### GIVEN PASSAGE
In reply to: Alvaro Herrera (#3)

Re: Broken defenses against dropping a partitioning column

Alvaro Herrera <alvherre@2ndquadrant.com> writes:

That said, I'm not sure I see the use case for an ALTER TABLE .. DROP
COLUMN command that turns a partitioned table (with existing partitions
containing data) into one non-partitioned table with all data minus the
partitioning column(s).

Yeah, it'd be a lot of work for a dubious goal.

This seems vaguely related to the issue of dropping foreign keys; see
/messages/by-id/20190329152239.GA29258@alvherre.pgsql wherein I
settled with a non-ideal solution to the problem of being unable to
depend on something that did not cause the entire table to be dropped
in certain cases.

That's an interesting analogy. Re-reading that thread, what I said
in <29497.1554217629@sss.pgh.pa.us> seems pretty apropos to the
current problem:

FWIW, I think that the dependency mechanism is designed around the idea
that whether it's okay to drop a *database object* depends only on what
other *database objects* rely on it, and that you can always make a DROP
valid by dropping all the dependent objects. That's not an unreasonable
design assumption, considering that the SQL standard embeds the same
assumption in its RESTRICT/CASCADE syntax.

### ACTIONS TO TAKE
1) In the mailing-list excerpt, what issue does Alvaro Herrera call vaguely related?
2) Return everything in the mailing-list excerpt from "In reply to: Alvaro" down to "a dubious goal.".
3) Resume the mailing-list excerpt about dropping a partitioning column, picking up after its final sentence.
The listing plays no part in what is asked here.

### DATASET CONTENT
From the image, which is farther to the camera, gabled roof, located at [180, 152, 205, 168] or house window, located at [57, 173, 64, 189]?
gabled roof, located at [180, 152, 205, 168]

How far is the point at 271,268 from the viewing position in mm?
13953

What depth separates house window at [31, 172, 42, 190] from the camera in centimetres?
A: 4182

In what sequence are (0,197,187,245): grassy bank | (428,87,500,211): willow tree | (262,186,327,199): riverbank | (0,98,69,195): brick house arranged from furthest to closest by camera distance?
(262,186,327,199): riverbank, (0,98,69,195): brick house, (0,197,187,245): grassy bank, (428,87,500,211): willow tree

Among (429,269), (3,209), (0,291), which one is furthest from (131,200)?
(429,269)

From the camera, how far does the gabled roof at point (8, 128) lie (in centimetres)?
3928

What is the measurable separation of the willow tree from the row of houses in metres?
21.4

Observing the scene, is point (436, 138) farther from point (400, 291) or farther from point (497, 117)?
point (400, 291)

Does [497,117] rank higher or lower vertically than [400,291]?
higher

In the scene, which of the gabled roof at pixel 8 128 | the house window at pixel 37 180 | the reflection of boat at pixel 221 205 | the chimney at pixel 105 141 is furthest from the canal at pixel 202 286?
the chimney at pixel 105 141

### RESPONSES TO THE TASKS
1) The issue of dropping foreign keys.

2)
In reply to: Alvaro Herrera (#3)

Re: Broken defenses against dropping a partitioning column

Alvaro Herrera <alvherre@2ndquadrant.com> writes:

That said, I'm not sure I see the use case for an ALTER TABLE .. DROP
COLUMN command that turns a partitioned table (with existing partitions
containing data) into one non-partitioned table with all data minus the
partitioning column(s).

Yeah, it'd be a lot of work for a dubious goal.

3)
I think that is probably a fatal objection to my idea of putting an error
check into RemoveAttributeById(). As an example, consider the possibility
that somebody makes a temporary type and then makes a permanent table with
a partitioning column of that type. What shall we do at session exit?
Failing to remove the temp type is not an acceptable choice, because that
leaves us with a permanently broken temp schema (compare bug #15631 [1]/messages/by-id/15631-188663b383e1e697@postgresql.org).

Also, I don't believe we can make that work without order-of-operations
problems in cases comparable to the original bug in this thread [2]/messages/by-id/CA+u7OA4JKCPFrdrAbOs7XBiCyD61XJxeNav4LefkSmBLQ-Vobg@mail.gmail.com.
One or the other order of the object OIDs is going to lead to the column
being visited for deletion before the whole table is, and again rejecting
the column deletion is not going to be an acceptable behavior.

So I think we're probably stuck with the approach of adding new internal
dependencies. If we go that route, then our options for the released
branches are (1) do nothing, or (2) back-patch the code that adds such
dependencies, but without a catversion bump. That would mean that only
tables created after the next minor releases would have protection against
this problem. That's not ideal but maybe it's okay, considering that we
haven't seen actual field reports of trouble of this kind.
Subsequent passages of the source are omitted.